**Exercise passage**
<<<<

Robert Indiana
Born Robert Clark in New Castle, Indiana, the state after which he changed his name 30 years later, Robert Indiana, was best known for the mid-1960s pop art classic Love.
In his New York studio he mapped the divisions of his country, reacting to the racial injustice and violence in the deep south In 1966 he created the Confederacy series, in which the schematic outlines of southern states were framed with an uncompromising statement: “Just as in the anatomy of man, every nation must have its hind part.”
The boldness of this message contrasts with the ambiguity of Love, in which the letters of this word are stacked on top of each other with the “O” at a jaunty angle. This arrangement, originally produced in New York for the Museum of Modern Art’s 1964 Christmas card as well as a series of paintings, has been endlessly repeated, always with the vowel unforgettably askew, in monumental steel sculptures, postage stamps and countless other versions. Many of these were unofficial, as Indiana omitted to copyright his creation, and it is arguable whether the artist shared the cheery spirit in which so many millions consumed his image.
The work’s political context was the 60s counterculture stirred up by the Vietnam war and the civil rights movement. Its personal connections were with Indiana’s lover, the abstract artist Ellsworth Kelly, from whom he parted at this time. Indiana had been engaged by the collector Larry Aldrich to help convert a Christian Science church into a contemporary art gallery. His contribution to the project reversed the words of the ubiquitous inscription “God is Love”, and from this he derived the single-word image that gave him such renown.
Indiana’s antipathy to easy sentiments and interpretations can be seen in another celebrated work, The Demuth American Dream No. 5 (1963). This exemplifies pop art’s relationship with numbers and signs but is also based on Charles Demuth’s I Saw the Figure 5 in Gold, a key modernist painting of 1928, itself inspired by the poetry of William Carlos Williams. Indiana’s picture creates a chain of cultural, personal and even mathematical associations that has little to do with the light, celebratory side of pop art. He himself thought that the term “pop” was misleading and was begrudging about the movement itself. In 1963, for example, he claimed that pop art had taken over from abstract expressionism in “the eternal What-Is-New-in-American-Painting shows”, as he put it, and he gave it “10 years perhaps”.

>>>>

**What you need to do**
1 – In the text on Robert Indiana, in what year did he create the Confederacy series?
2 – Shorten the paragraph of the text on Robert Indiana that begins "The work's political context" to two or three sentences, keeping its main facts.
3 – Write the next part of the text on Robert Indiana, picking up after its last sentence.
These rows have nothing to do with the text on Robert Indiana.

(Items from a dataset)
<<<<

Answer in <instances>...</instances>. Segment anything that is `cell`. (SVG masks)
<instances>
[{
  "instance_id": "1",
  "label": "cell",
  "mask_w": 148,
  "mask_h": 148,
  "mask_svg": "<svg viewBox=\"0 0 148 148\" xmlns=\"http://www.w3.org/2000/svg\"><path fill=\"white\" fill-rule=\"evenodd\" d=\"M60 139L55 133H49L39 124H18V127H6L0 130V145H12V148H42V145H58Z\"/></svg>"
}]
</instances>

>>>>

**Answers per task**
1 – 1966

2 – Love arose from the 60s counterculture stirred up by the Vietnam war and the civil rights movement, and from Indiana's parting with his lover, the abstract artist Ellsworth Kelly. While helping the collector Larry Aldrich turn a Christian Science church into a contemporary art gallery, Indiana reversed the inscription "God is Love," and from this he derived the single-word image that made him famous.

3 –
The art of Indiana is perhaps best understood in terms of a deeper, more melancholy strain in US culture. This is exemplified by the diptych Mother and Father (1963), showing Indiana’s parents in front of their Ford Model T, in which the darkness of family life is hinted at, if not explicitly represented. To poach the phrase that Bruce Springsteen has used to describe his own work, Indiana dedicated himself to “judging the distance between American reality and the American dream”.
Political and social engagement also inspired Indiana’s later career. In the first decade of this century he responded to terrorist attacks and Middle Eastern invasions with such images as Afghanistan (2001) and the Peace series (2003), while during the run-up to Barack Obama’s election as US president in 2008, Indiana projected the configuration of Love on to a related sentiment, Hope.
He was later to admit that this optimism was not justified by events. The despair felt by some left-leaning Americans may have contributed to Indiana’s own isolation in old age, though his public comments on Donald Trump had a certain levity. He told the Guardian in 2015: “I have, right in front of me as I sit talking to you, a Mexican friend of mine. He’s a chihuahua. And he’s very disturbed and very depressed watching TV. He’s sure that Trump guy is going to do away with chihuahuas.”
As a child he moved home 20 times with his adoptive parents, Carmen and Earl Clark. After losing his position at Western Oil, Earl managed a petrol station before finding a desk job with Phillips Petroleum. Robert endured a dysfunctional life that included Earl’s departure with another woman, and Carmen’s pursuit with a .38 revolver. His family experiences were reflected in many of his later images, even those with apparently universal titles such as Eat/Die (1962): his mother’s last word was “Eat”.
Abridged and adapted from Christopher Masters' 2018 obituary in The Guardian.